## Problem:
Rewrite the text of every entry below, replacing "detector" with "reviewer" wherever it appears and leaving everything else unchanged. Leave the pictures out of your answer.

## Detection examples:
>>>
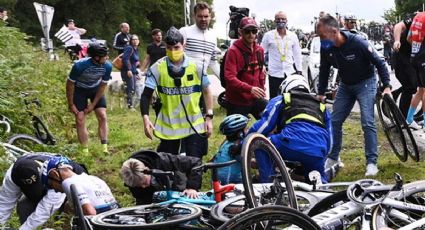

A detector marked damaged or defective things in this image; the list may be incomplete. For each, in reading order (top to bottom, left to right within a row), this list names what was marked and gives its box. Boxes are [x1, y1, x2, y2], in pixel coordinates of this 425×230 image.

bent bicycle wheel [7, 133, 43, 153]
bent bicycle wheel [376, 93, 410, 162]
bent bicycle wheel [240, 133, 296, 210]
bent bicycle wheel [89, 203, 200, 228]
bent bicycle wheel [217, 205, 320, 230]
bent bicycle wheel [370, 180, 424, 230]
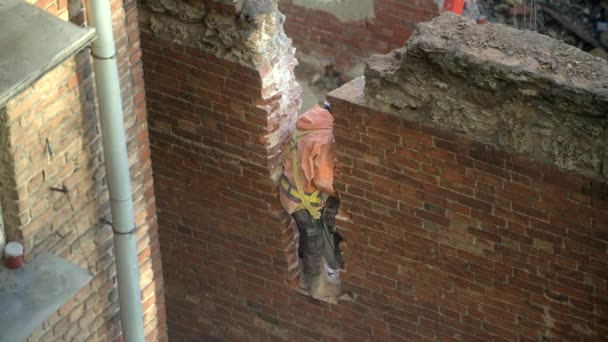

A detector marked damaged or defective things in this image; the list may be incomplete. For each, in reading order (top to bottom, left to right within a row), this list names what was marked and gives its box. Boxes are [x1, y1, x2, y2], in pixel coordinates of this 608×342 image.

broken brick wall [0, 1, 166, 340]
broken brick wall [280, 0, 436, 78]
broken brick wall [328, 13, 608, 342]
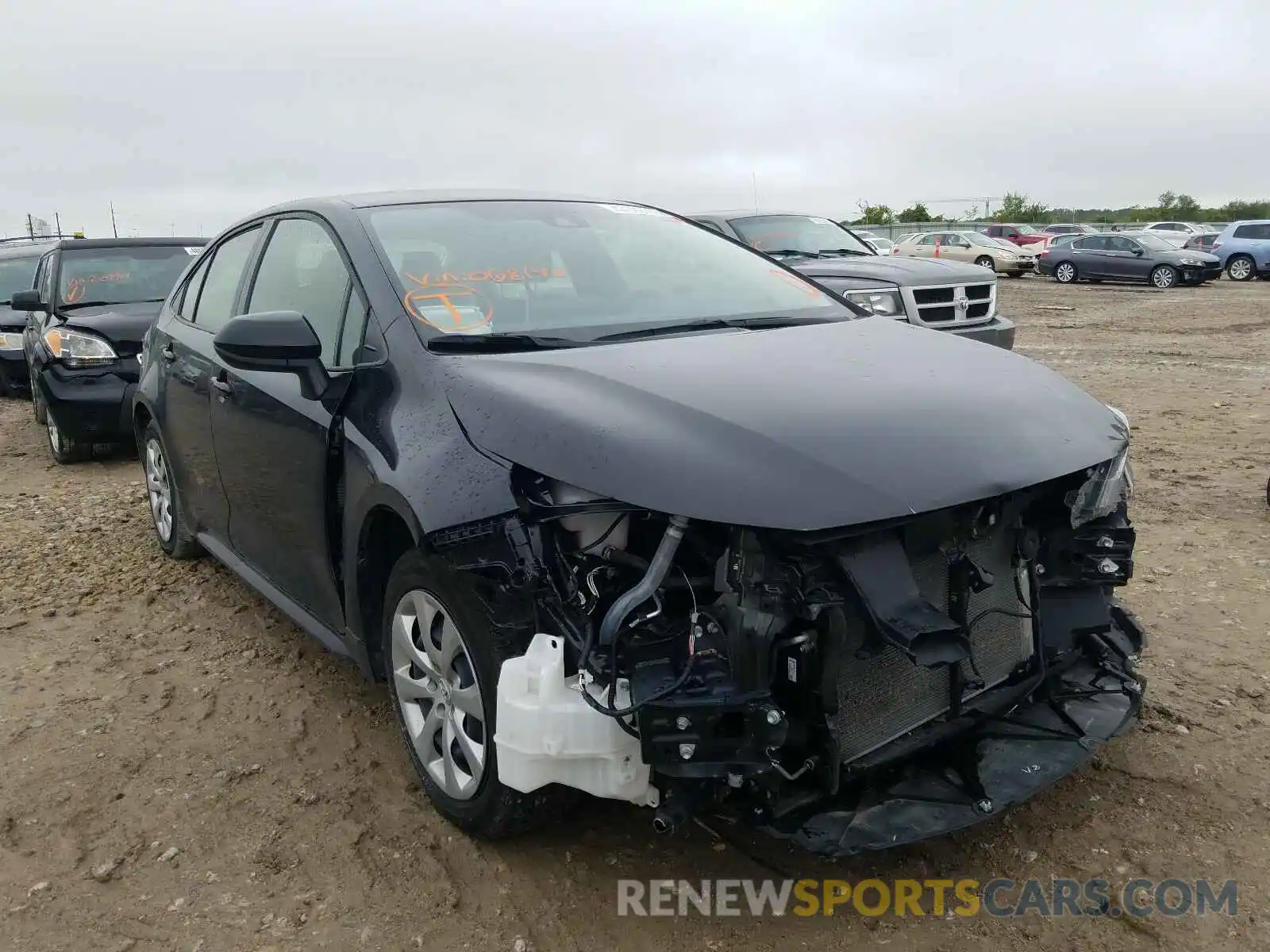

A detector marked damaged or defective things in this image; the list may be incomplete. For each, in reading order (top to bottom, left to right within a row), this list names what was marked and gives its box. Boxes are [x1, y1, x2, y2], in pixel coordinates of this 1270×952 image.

crumpled hood [60, 300, 163, 351]
damaged black toyota corolla [137, 191, 1143, 857]
crumpled hood [441, 317, 1124, 527]
crumpled hood [794, 255, 991, 289]
broken headlight assembly [1067, 403, 1137, 527]
crushed front bumper [759, 606, 1143, 857]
<<<
## Task solution:
A reviewer marked damaged or defective things in this image; the list may be incomplete. For each, in reading order (top to bottom, left to right within a row), this list names what was marked and gives its box. Boxes are [x1, y1, x2, y2], in pixel coordinates of this 425×230 image.

bent bicycle wheel [7, 133, 43, 153]
bent bicycle wheel [376, 93, 410, 162]
bent bicycle wheel [240, 133, 296, 210]
bent bicycle wheel [89, 203, 200, 228]
bent bicycle wheel [217, 205, 320, 230]
bent bicycle wheel [370, 180, 424, 230]

A reviewer marked damaged or defective things in this image; the list may be incomplete. For each, in reading order (top to bottom, left to right within a row), this list names what was marked and gives its box. Boxes are [x1, y1, x2, y2], in pixel coordinates of this 608×342 image.

broken brick wall [0, 1, 166, 340]
broken brick wall [280, 0, 436, 78]
broken brick wall [328, 13, 608, 342]

A reviewer marked damaged or defective things in this image; the list may be incomplete. For each, in reading order (top to bottom, left to right within a row), this list names what was marked and gives its box. Boxes are [x1, y1, x2, y2], in pixel coordinates of this 1270×952 image.

crumpled hood [60, 300, 163, 351]
damaged black toyota corolla [137, 191, 1143, 857]
crumpled hood [441, 317, 1124, 527]
crumpled hood [794, 255, 991, 289]
broken headlight assembly [1067, 403, 1137, 527]
crushed front bumper [759, 606, 1143, 857]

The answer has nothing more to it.